NEW YORK (GenomeWeb News) – The US Food and Drug Administration today issued draft guidance for new medical devices that have low to moderate risk but do not fit the criteria for 510(k) clearance in an effort to update and streamline a process that one FDA official called "cumbersome."

Generally, makers of low- to moderate-risk devices, including diagnostics, must obtain 510(k) clearance in order to market the device by demonstrating it is equivalent to an existing product already on the market. The de novo program was created in 1997 for those low- to moderate-risk devices that don't have equivalent devices already being legally marketed.

But while "FDA has reviewed and granted a number of de novo petitions since the 1997 legislation, the program has been under-utilized because of process inefficiencies," FDA said in a statement.

Jeffrey Shuren, director of FDA's Center for Devices and Radiological Health, added, "Right now, the de novo process is cumbersome and requires extra work and effort from manufacturers and the agency. Creating a pathway for concurrent 510(k) and de novo petition streamlines the de novo program, helping speed safe and effective devices to patients."
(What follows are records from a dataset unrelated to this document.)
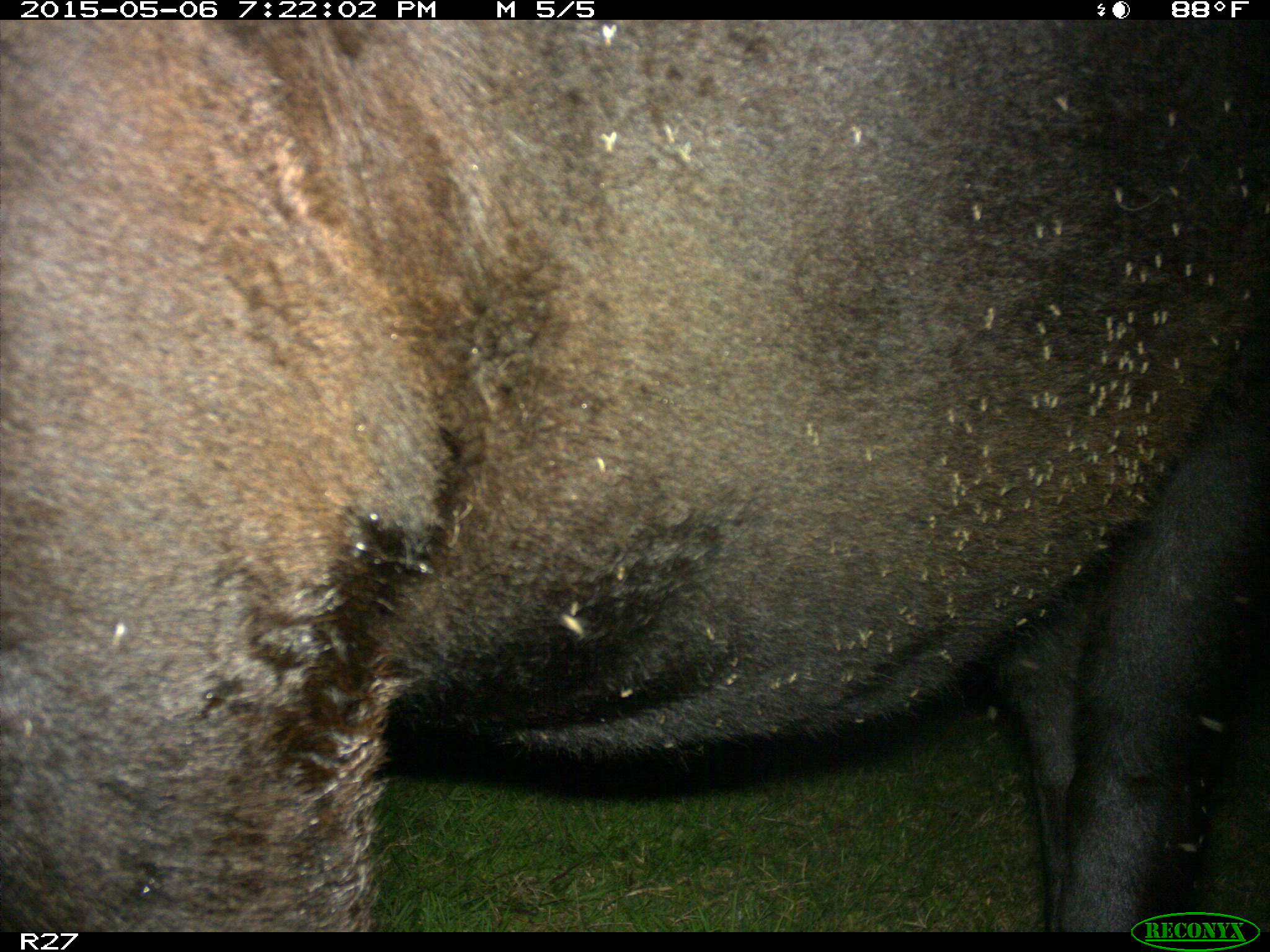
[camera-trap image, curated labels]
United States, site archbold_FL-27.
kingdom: Animalia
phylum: Chordata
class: Mammalia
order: Artiodactyla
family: Bovidae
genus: Bos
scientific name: Bos taurus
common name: domestic cow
Bos taurus (domestic cow).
The draft guidance outlines a process for a device manufacturer to be able to submit concurrently for 510(k) as well as de novo clearance, shortening the time for FDA to make a decision by up to 90 days while also providing clarity to manufacturers on when a de novo submission is suitable for a device, FDA said.

The new guidance creates a pre-de novo submission process, by which the agency would issue within 60 days of receiving all required information a suitability letter specifying whether the device qualifies for a de novo review. If it does, the manufacturer would then concurrently submit for a de novo review and a 510(k) review.

Manufacturers will also be able to file under the current system, which calls for submission of a device for 510(k) clearance. If FDA determines the device to be "not substantially equivalent," the manufacturer could then apply for a de novo review.